== Exercise instructions ==
A – Reproduce the portion of the bug report on automatic citations starting at "Page MenuHomePhabricator" and ending at "is automatically generated.".
B – Carry on the bug report on automatic citations from the point where it stops.

== Passage for review ==
Page MenuHomePhabricator

Users entering small numbers into automatic citations, expecting it to re-use an existing citation
Closed, ResolvedPublic

Description

In VisualEditor there is a very useful feature of citation with automatic citation where one can provide URL/ISBN/PMID and citation is automatically generated.

It turns out that it is quite common that new editors give "1" or "2" for the automatic citation (they real intention is probably reuse referring for "ref 1"/"ref 2") but it is understood as PMID 1 and PMID 2.

How to reproduce:

  1. In VE (such as https://en.wikipedia.org/wiki/2018_FIFA_World_Cup?veaction=edit ) click on "Cite"
  2. Enter "1" in the automatic citation

Suggested solution:
if (parseInt(ref)<10 || parseInt(ref)<numRefs) { diambigRef(); }
else citoid(ref)

Examples (hewiki, arwiki, frwiki):

  1. https://he.wikipedia.org/w/index.php?title=%D7%A4%D7%95%D7%9C_%D7%A8%D7%A1%D7%99%D7%A0%D7%99%D7%99%D7%94&diff=next&oldid=23055893 (PMID 1 on used in Paul Rassinier)
  2. https://he.wikipedia.org/w/index.php?title=בתי_המיליונרים&diff=22973555&oldid=22973415 (PMID 10)
  3. https://ar.wikipedia.org/w/index.php?title=%D8%A5%D9%85_30&oldid=28295299 (PMID 4)
  4. https://ar.wikipedia.org/wiki/%D8%B5%D9%81%D8%A7%D8%A1_%D8%A7%D9%84%D8%AC%D9%8A%D9%88%D8%B3%D9%8A
  5. https://fr.wikipedia.org/wiki/Jean-Claude_Largeau (PMID 1)

Verification Notes

  • @EAkinloose / @Ryasmeen: when verify on production, can you please verify whether typing PMID 1 within Citoid's Automatic tab generates an automatic citation like what's shown here:

Screen Shot 2022-12-08 at 10.23.53 AM.png (618×1 px, 103 KB)

Event Timeline

Esanders renamed this task from Disambigius automatic citations to Users entering small numbers into automatic citations, expecting it to re-use an existing citation.Jun 30 2018, 10:51 AM

Seems sensible. If the user enters a 1-3 digit number we should show a warning under the input, telling them to use the 're-use' reference tab instead.

More examples; enwiki has 9 articles with PMID 1:
https://en.wikipedia.org/w/index.php?search=insource%3A%2Fpmid%3D1%7D%7D%2F&title=Special:Search&profile=advanced&fulltext=1&ns0=1&searchToken=5su55mekptrwtp0jyxwrostbx

Deskana subscribed.

A good suggestion. That said, it's low priority, as it's not truly "quite common" if there's only 9 instances of PMID 1 on a wiki as large as the English Wikipedia.

A good suggestion. That said, it's low priority, as it's not truly "quite common" if there's only 9 instances of PMID 1 on a wiki as large as the English Wikipedia.

I have arrived at this Phab page by a circuitous route, starting from putting effort into trying to understand how several Biochemical journal articles have come to serve as references on a wide range of en.wiki articles. (See https://en.wikipedia.org/wiki/User:AllyD/BiochemReferences for my snapshot on 26 November 2022.) Since raising this at Village Pump I have discovered that an Edit Filter has existed since 2019, also seeking to identify such cases, but as can be seen from my summary tables, this problem is continuing to result in misleading references on articles. As I said at Village Pump (https://en.wikipedia.org/w/index.php?title=Wikipedia:Village_pump_(miscellaneous)&diff=prev&oldid=1124311512 ), prevention at point of input is better than using audit lists to tidy up afterwards. I think the priority of this task should be revisited, and also think that the solution proposed in the Description seems suitable.

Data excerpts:

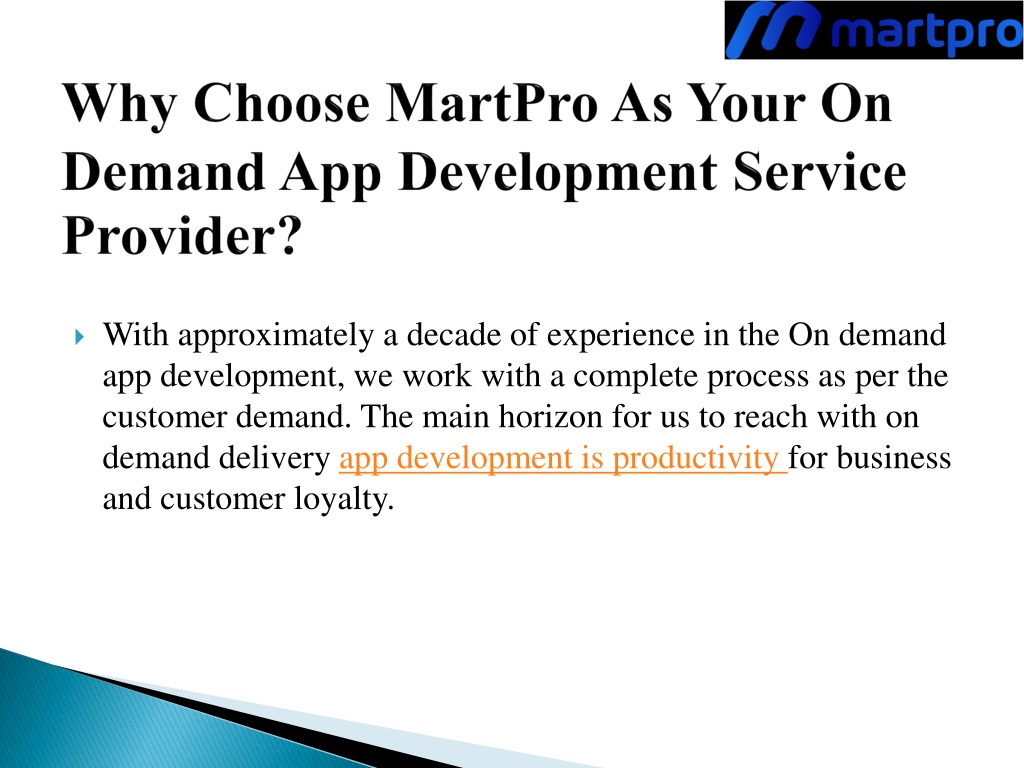 martpro

Why Choose MartPro As Your On Demand App Development Service Provider?

With approximately a decade of experience in the On demand app development, we work with a complete process as per the customer demand. The main horizon for us to reach with on demand delivery app development is productivity for business and customer loyalty.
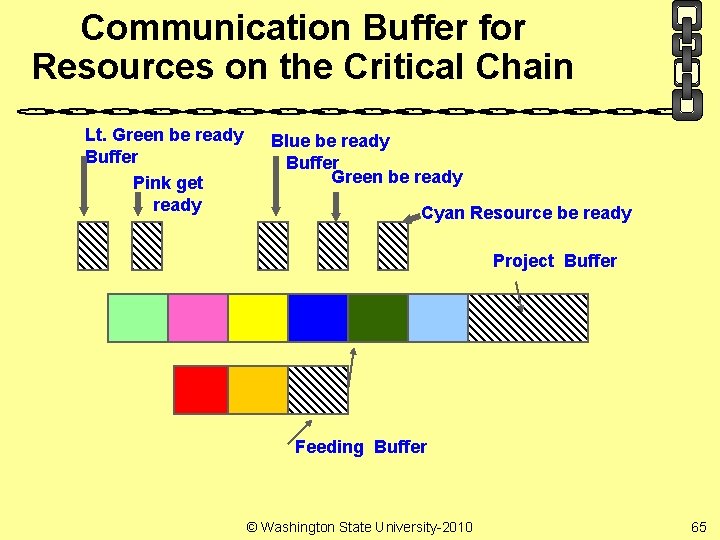 Communication Buffer for Resources on the Critical Chain

Lt. Green be ready Buffer

Pink get ready

Blue be ready Buffer

Green be ready

Cyan Resource be ready

Project Buffer

Feeding Buffer

© Washington State University-2010

65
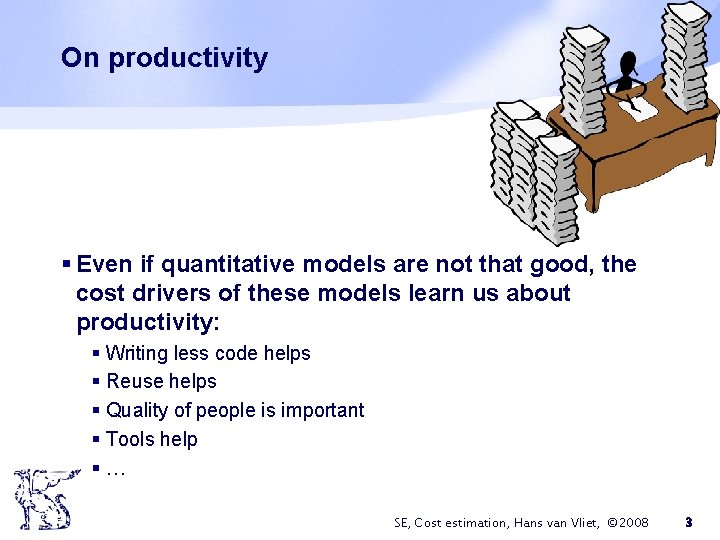 On productivity

▪ Even if quantitative models are not that good, the cost drivers of these models learn us about productivity:

▪ Writing less code helps
▪ Reuse helps
▪ Quality of people is important
▪ Tools help
▪ …

SE, Cost estimation, Hans van Vliet, ©2008 3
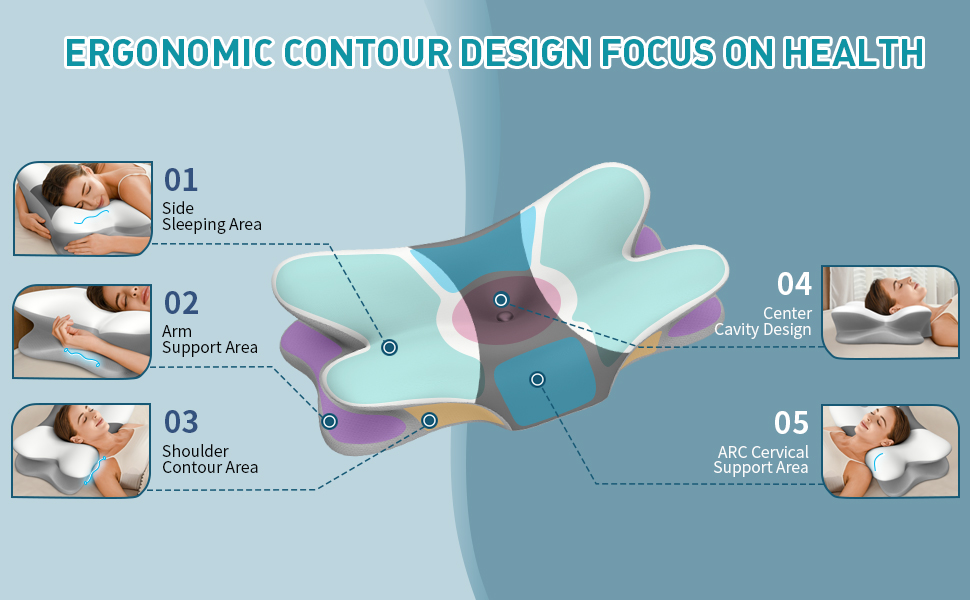 ERGONOMIC CONTOUR DESIGN FOCUS ON HEALTH

01
Side
Sleeping Area

02
Arm
Support Area

03
Shoulder
Contour Area

04
Center
Cavity Design

05
ARC Cervical
Support Area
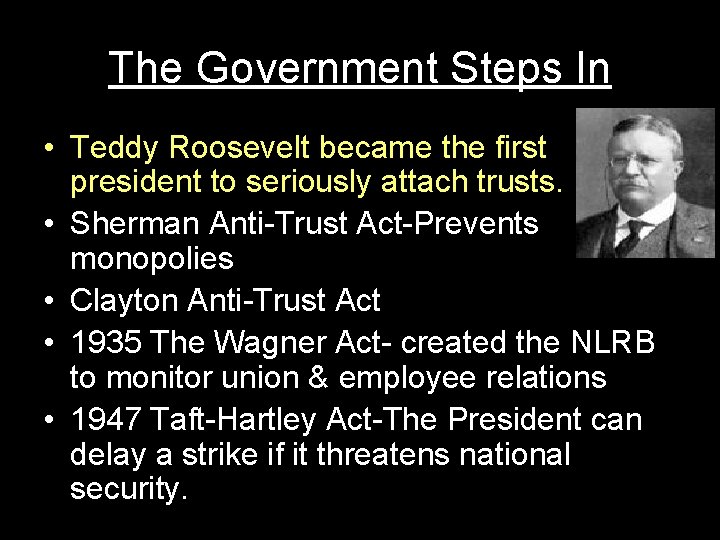 The Government Steps In

• Teddy Roosevelt became the first president to seriously attach trusts.
• Sherman Anti-Trust Act-Prevents monopolies
• Clayton Anti-Trust Act
• 1935 The Wagner Act- created the NLRB to monitor union & employee relations
• 1947 Taft-Hartley Act-The President can delay a strike if it threatens national security.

== Outputs for the tasks ==
A –
Page MenuHomePhabricator

Users entering small numbers into automatic citations, expecting it to re-use an existing citation
Closed, ResolvedPublic

Description

In VisualEditor there is a very useful feature of citation with automatic citation where one can provide URL/ISBN/PMID and citation is automatically generated.

B –
Pcoombe subscribed.

Agreed that this would be great to fix. There are currently 30 uses of PMID 1 on English Wikipedia alone, even after some efforts to clean up. And the numbers soon mount up when considering other low PMIDs.

The edit filter could help, but we know how unfriendly they can be. It would be much better to catch and correct this at the point of adding the reference.

Change 864858 had a related patch set uploaded (by DLynch; author: DLynch):

[mediawiki/extensions/Citoid@master] Switch to reuse panel on low numeric inputs

https://gerrit.wikimedia.org/r/864858

As a starting point, that patch makes it so that pressing “generate” after you’ve entered any number less than 1000 in the auto input will switch to the reuse panel and fill in its search field with that number. The user would then be responsible for clicking the item in the search results that corresponds to the one they meant.

Enhancements to this that'd take slightly more work to implement would be:

  1. pressing generate instantly inserting the new citation without requiring confirmation
  2. making this behavior trigger when you enter any valid citation reference in the auto input (i.e. named refs would be caught as well, and numbers that aren't references to existing citations would get passed through to the regular citoid behavior)

Change 864858 merged by jenkins-bot:

[mediawiki/extensions/Citoid@master] Switch to reuse panel on low numeric inputs

https://gerrit.wikimedia.org/r/864858

For QA it'd be good to double-check that this doesn't interfere with explicitly triggering a PMID citation via entering "PMID 1" into the citoid field.

As a starting point, that patch makes it so that pressing “generate” after you’ve entered any number less than 1000 in the auto input will switch to the reuse panel and fill in its search field with that number. The user would then be responsible for clicking the item in the search results that corresponds to the one they meant.

Enhancements to this that'd take slightly more work to implement would be:

  1. pressing generate instantly inserting the new citation without requiring confirmation
  2. making this behavior trigger when you enter any valid citation reference in the auto input (i.e. named refs would be caught as well, and numbers that aren't references to existing citations would get passed through to the regular citoid behavior)

Yeah, that's T126488.

I've checked the patch and it definitely works - it's just that a single digit isn't a great search term in general but at least it'll make them think "huh, what did I do" maybe.

There's also the issue that now we have to say PMIDs over 1000 and not all PMIDS. Though that's partly on PMID from having a numbering system starting from 1.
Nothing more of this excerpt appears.